High-income earners feel “stressed” about money

As times get tougher, don’t fall into the credit survival trap.

financial stressThe latest figures from the Old Mutual Savings and Investment Monitor show a sharp deterioration in the financial stability of higher-income earners. The survey, which interviews 1 000 metro households across South Africa, classifies high-income earners as households earning above R40 000 per month.

As the economy has weakened over the last three years, we have seen lower- and middle-income earners feeling the financial pinch while higher-income earners were fairly protected from the economic downturn – until now.

In terms of all income brackets, two-thirds of those interviewed claim to experience high levels of financial stress, with nearly 20% admitting to feeling “overwhelming stress”. But now a third of high-income earners described their stress levels around money as “high”. One in three high-income earners also admitted that in the last year they have found that their income did not cover their living costs.
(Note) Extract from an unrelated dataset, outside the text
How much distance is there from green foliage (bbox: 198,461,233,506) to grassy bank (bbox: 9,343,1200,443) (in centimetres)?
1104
How to manage the financial stress

There is a very predicable path that high-income households will start to follow which we have already seen with middle-income earners. When times get tough, although there is some cutting back on lifestyle, the first reaction is to access credit lines. Changing spending behaviour is not easy to do, especially when there are other avenues, such as credit cards, store cards, personal loans and access bonds to keep funding the spending.

This was the reaction of the middle-income households surveyed over the last few years, and the result is that they are now maxed out on credit and face significant financial challenges. According to the survey, the increase in debt servicing costs has been the most significant for households earning between R15 000 and R20 000 per month.

High-income earners are most likely to use their credit cards to make ends meet, although nearly 30% of these top earners admitted to borrowing from family and friends. They are also increasing access to credit lines: 75% admitted that they had a store card, compared to 63% last year – a sharp increase. They also showed an increase in both personal loans and overdraft facilities. Nearly 30% of high-income earners interviewed had a personal loan, compared to only 19% last year. The use of overdraft facilities among this income group increased from 15% last year to 30% this year.

My prediction for next year’s survey results is that this segment will have higher debt repayment levels as a percentage of income and the number of people who are comfortable with their level of debt will drop. There will certainly be more than a third of those households admitting to being highly stressed about their finances.

If there is no economic recovery – and let’s be honest, given the state of the world’s economies no-one is expecting a bounce-back soon – then debt levels will become unmanageable and stress levels will soar even higher. A more dramatic change in lifestyle will be required in order to stay afloat and keep up with those debt commitments.

The sensible approach would be to start cutting back immediately and to not take up credit to fund the spending. The sooner we adjust to the new reality, the more financially stable we will be and the faster we will recover.